'Deze biografie is geschreven met schroom'. Met die woorden begint neerlandica Maaike Meijer haar biografie over M. Vasalis, omdat ze zich afvraagt of de dichteres - die de publiciteit schuwde en haar privéleven zorgvuldig beschermde - een biografie op prijs had gesteld. In het voorwoord geeft Meijer aan dat ze tijdens het schrijven van de biografie vaak het gevoel heeft gehad in 'overtreding' te zijn. 'Het was een keuze between the devil and the deep sea.'
Vasalis liet persoonlijke brieven en ongepubliceerd werk in rook opgaan, maar ze bewaarde ook documenten, met zorg geselecteerd, die voor een biograaf van waarde zijn. 'Als Vasalis echt nimmer een biografie had gewild zou ze alles rigoureus hebben weggegooid,' stelt Meijer.
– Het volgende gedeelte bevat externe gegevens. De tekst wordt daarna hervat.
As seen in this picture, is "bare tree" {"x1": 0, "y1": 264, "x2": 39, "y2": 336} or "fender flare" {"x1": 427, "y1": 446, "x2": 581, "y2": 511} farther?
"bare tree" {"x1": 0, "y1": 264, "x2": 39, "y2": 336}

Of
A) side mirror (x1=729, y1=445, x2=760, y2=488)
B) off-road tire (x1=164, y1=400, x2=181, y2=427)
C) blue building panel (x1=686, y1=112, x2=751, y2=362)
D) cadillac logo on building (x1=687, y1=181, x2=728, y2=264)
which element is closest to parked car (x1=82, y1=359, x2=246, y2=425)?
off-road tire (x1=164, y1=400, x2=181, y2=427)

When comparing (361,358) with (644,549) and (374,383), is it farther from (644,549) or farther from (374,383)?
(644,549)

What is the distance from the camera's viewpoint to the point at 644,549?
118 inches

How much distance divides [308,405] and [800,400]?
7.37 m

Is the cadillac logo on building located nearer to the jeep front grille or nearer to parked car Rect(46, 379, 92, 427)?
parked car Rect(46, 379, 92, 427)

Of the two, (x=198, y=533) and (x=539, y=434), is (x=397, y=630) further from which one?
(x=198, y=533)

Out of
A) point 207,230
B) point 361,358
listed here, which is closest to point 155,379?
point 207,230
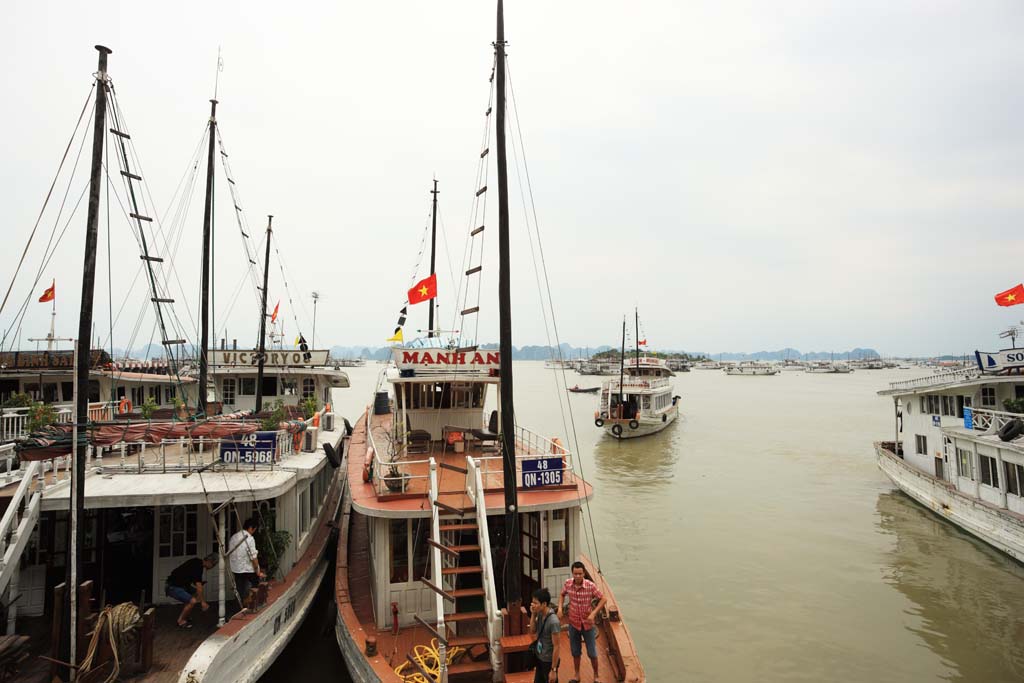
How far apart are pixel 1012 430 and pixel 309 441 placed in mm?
19880

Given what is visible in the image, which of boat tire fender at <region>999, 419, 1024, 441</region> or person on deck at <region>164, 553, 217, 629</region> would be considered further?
boat tire fender at <region>999, 419, 1024, 441</region>

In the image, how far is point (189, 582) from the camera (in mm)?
10000

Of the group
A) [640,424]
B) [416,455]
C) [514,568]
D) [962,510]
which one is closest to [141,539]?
[416,455]

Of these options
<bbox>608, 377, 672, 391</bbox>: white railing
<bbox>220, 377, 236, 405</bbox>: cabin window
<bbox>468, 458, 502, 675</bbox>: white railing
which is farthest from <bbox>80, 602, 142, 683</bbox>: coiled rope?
<bbox>608, 377, 672, 391</bbox>: white railing

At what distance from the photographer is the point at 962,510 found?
18.8 meters

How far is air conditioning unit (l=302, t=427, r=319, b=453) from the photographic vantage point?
13820mm

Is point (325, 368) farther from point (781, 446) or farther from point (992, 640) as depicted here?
point (781, 446)

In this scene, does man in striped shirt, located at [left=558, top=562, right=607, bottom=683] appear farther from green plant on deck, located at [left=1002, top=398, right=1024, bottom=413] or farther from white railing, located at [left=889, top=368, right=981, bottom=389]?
white railing, located at [left=889, top=368, right=981, bottom=389]

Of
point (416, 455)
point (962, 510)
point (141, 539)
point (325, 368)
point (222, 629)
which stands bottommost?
point (962, 510)

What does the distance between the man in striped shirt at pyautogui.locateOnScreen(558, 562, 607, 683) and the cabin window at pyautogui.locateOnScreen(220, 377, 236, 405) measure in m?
19.8

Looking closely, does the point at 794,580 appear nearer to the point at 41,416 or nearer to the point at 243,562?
the point at 243,562

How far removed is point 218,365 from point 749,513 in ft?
74.4

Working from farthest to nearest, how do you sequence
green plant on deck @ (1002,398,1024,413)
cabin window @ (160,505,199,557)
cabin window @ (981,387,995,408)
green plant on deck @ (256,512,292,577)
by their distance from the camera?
cabin window @ (981,387,995,408)
green plant on deck @ (1002,398,1024,413)
green plant on deck @ (256,512,292,577)
cabin window @ (160,505,199,557)

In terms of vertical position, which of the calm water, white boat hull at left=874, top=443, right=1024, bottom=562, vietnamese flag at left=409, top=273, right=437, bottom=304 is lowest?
the calm water
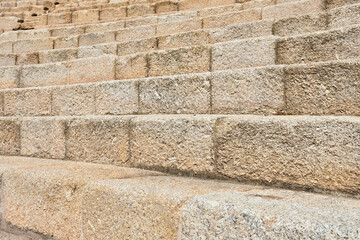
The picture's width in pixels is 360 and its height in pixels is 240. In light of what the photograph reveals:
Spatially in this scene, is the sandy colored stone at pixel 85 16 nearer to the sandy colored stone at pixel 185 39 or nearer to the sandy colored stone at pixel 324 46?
the sandy colored stone at pixel 185 39

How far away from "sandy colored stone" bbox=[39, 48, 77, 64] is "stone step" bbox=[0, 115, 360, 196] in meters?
2.54

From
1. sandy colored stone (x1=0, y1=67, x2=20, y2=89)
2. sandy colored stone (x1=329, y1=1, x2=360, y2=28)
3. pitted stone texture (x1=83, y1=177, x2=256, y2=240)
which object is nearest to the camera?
pitted stone texture (x1=83, y1=177, x2=256, y2=240)

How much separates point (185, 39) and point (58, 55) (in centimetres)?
246

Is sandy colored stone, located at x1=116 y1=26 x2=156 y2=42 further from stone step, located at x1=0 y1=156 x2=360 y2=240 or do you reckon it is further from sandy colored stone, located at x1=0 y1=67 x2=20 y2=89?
stone step, located at x1=0 y1=156 x2=360 y2=240

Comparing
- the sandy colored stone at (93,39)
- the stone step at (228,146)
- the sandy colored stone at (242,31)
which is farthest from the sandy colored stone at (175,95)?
the sandy colored stone at (93,39)

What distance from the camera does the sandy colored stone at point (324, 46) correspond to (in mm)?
2357

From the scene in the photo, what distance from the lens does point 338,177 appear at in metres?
1.54

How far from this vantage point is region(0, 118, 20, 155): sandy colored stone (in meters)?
3.20

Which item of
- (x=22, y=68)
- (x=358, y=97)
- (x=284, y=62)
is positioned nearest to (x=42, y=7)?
(x=22, y=68)

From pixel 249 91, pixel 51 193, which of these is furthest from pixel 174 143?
pixel 51 193

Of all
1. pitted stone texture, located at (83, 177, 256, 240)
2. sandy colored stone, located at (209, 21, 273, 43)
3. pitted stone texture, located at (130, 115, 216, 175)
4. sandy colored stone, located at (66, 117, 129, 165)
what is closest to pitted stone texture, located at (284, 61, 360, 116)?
pitted stone texture, located at (130, 115, 216, 175)

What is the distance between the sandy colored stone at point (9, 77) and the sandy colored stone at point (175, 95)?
2766mm

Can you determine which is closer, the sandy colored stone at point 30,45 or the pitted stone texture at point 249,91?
the pitted stone texture at point 249,91

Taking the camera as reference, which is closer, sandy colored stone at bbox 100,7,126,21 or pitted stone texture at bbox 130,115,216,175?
pitted stone texture at bbox 130,115,216,175
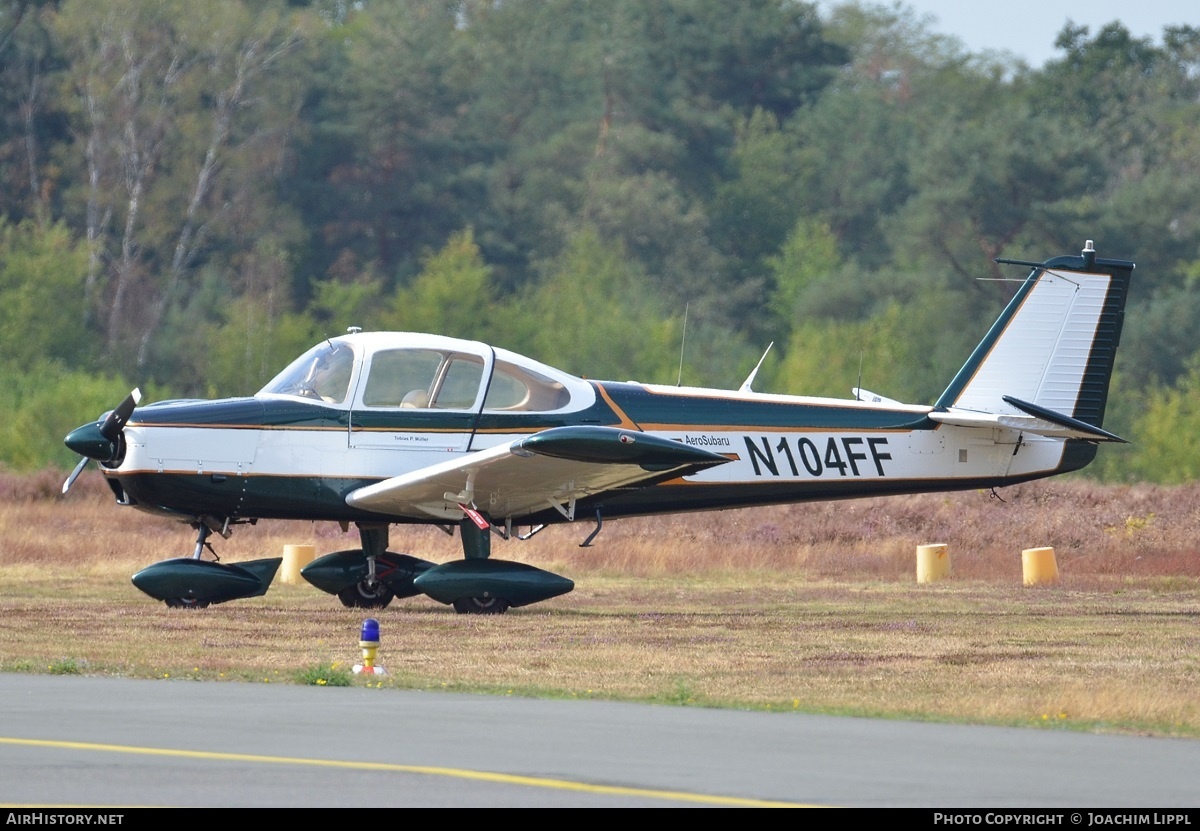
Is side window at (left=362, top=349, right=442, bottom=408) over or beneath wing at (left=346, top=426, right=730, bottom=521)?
over

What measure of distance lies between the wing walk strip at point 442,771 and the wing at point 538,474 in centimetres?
668

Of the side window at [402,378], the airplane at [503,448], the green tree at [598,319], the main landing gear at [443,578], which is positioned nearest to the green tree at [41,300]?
the green tree at [598,319]

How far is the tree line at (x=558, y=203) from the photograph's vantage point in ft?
166

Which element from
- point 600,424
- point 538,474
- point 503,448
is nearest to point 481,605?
point 538,474

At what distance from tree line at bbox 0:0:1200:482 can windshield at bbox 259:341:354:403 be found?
28038 mm

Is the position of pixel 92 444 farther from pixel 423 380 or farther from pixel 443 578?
pixel 443 578

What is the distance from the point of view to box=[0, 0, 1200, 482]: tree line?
50.6 m

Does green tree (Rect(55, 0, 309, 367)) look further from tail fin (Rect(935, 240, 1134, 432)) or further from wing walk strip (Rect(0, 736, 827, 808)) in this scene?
wing walk strip (Rect(0, 736, 827, 808))

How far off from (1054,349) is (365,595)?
6.46 metres

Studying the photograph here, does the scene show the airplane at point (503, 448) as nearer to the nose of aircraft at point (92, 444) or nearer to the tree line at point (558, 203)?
the nose of aircraft at point (92, 444)

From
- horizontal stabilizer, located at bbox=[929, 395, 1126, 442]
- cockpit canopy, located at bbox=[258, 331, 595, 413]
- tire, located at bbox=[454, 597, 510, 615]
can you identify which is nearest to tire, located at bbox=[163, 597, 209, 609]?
cockpit canopy, located at bbox=[258, 331, 595, 413]

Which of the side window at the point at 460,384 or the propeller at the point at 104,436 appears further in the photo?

Dankzij de medewerking van de erven werden er in de biografie gedichten en prozaschetsen opgenomen die Vasalis bij leven niet openbaar wilde maken. Ze waren niet af, ze werden te licht bevonden of ze waren te persoonlijk. Toch zijn ze nu gepubliceerd.
Als een dichter of schrijver bewust heeft gekozen om werk niet te publiceren, waarom gebeurt dat dan toch vaak postuum? Zelfs als de auteur expliciet heeft aangegeven dat niet te willen? Waarom wordt deze wens bijna altijd genegeerd?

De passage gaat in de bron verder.